Больной на кровати выдохся, притих, потом вновь запричитал — неразборчиво и жалобно.
— Пятнадцать минут и три дня, — безжалостно отмел его мольбы незнакомец. — Я не торгуюсь в вопросах, что касаются Империи!
Девушка отшатнулась от этого голоса, от жестокой и давящей его силы, попятилась от двери прочь по коридорчику и вывалилась вдруг в какой-то проход, на совершенно незнакомую лесенку.
Ей не хотелось больше ни кричать, ни плакать — только бежать, все дальше и дальше. Спрятаться от всего, что случилось в той комнате. От Алим, сбросившей маску благочестивой наставницы-жрицы и оказавшейся жестокой богиней-мучительницей. От скребущего душу мужского голоса. От себя самой, послушно и безвольно выполнившей то, что приказали, хотя все внутри бунтовало против такой бесчеловечности…

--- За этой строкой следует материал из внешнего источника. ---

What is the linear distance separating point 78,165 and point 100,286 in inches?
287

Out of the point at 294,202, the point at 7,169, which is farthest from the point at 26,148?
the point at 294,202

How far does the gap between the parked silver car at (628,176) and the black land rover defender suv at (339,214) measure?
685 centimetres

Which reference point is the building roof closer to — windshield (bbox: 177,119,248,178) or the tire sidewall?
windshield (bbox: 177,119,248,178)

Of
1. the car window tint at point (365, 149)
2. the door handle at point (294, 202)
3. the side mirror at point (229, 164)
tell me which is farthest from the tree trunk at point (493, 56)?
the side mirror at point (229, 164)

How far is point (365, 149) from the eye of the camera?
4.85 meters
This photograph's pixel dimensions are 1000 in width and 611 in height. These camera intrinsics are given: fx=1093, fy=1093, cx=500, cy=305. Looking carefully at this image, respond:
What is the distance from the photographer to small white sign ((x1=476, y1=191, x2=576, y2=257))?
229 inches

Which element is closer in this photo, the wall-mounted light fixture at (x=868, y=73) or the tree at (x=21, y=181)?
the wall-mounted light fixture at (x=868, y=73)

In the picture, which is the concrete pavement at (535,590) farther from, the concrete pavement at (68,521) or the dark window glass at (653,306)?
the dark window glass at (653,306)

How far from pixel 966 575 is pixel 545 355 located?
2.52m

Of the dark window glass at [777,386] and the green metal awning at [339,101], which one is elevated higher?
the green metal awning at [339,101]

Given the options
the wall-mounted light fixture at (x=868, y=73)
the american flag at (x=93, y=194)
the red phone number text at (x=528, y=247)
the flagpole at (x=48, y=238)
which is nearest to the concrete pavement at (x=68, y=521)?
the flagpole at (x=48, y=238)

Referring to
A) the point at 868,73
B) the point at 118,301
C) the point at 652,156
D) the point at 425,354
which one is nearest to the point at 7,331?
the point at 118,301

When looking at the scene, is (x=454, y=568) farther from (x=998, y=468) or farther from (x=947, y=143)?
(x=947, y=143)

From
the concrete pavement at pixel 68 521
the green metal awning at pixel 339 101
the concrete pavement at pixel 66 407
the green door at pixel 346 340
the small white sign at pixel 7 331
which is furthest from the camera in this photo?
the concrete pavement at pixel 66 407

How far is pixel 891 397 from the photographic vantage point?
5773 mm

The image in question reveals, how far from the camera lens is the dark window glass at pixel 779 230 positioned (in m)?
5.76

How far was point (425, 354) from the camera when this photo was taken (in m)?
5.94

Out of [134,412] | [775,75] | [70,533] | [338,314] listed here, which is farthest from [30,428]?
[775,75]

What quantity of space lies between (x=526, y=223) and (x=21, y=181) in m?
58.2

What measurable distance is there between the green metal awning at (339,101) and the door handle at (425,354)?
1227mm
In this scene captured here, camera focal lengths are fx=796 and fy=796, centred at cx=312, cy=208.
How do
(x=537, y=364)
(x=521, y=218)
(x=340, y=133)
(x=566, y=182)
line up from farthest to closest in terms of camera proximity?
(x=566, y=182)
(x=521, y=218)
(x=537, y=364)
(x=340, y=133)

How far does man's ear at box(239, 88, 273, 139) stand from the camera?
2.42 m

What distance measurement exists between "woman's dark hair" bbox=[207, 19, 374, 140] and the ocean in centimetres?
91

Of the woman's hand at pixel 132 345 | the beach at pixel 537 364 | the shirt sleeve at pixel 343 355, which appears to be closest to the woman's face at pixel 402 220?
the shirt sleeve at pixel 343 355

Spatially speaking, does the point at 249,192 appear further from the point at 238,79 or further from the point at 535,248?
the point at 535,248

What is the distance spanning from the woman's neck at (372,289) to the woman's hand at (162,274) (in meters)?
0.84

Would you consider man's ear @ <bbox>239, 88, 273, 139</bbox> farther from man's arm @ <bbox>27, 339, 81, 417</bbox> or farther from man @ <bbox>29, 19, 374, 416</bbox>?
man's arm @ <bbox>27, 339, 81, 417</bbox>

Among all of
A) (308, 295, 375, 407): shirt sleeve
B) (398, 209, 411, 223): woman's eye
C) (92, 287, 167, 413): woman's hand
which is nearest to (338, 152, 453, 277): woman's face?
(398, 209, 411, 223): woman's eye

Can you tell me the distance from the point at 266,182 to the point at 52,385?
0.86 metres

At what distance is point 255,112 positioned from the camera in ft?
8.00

И Илл'а бежала, сама не понимая куда, окончательно запутавшись в безлюдных пыльных проходах и лестницах заброшенной, скрытой в толще каменных стен, части дворца. А потом брела, едва передвигая ногами, уставшая, потерявшая чувство времени и направления. Брела долго, впав в какое-то оцепенение, позволяя ничего не значащим мыслям скользить по поверхности сознания и ни за что не цепляться толком. Иногда голоса или звуки, приглушенные толщей стен, доносились до ее ушей. Но девушка избегала их, боясь опять попасть в ту страшную комнату, — сворачивала куда-то в сторону, еще глубже погружаясь в затхлую нежилую тишину.
Даже тьма теперь оставляла ее равнодушной. Тусклый свет из многочисленных дыр, окошечек, глазков и трещин, проделанных, скорей всего, нарочно двуногими дворцовыми крысами, делал мрак зыбким и каким-то ненастоящим. А может, Илл'а больше не боялась темноты — пустой, безразличной и безлюдной — потому что впервые за свою спокойную жизнь увидела кое-что пострашнее.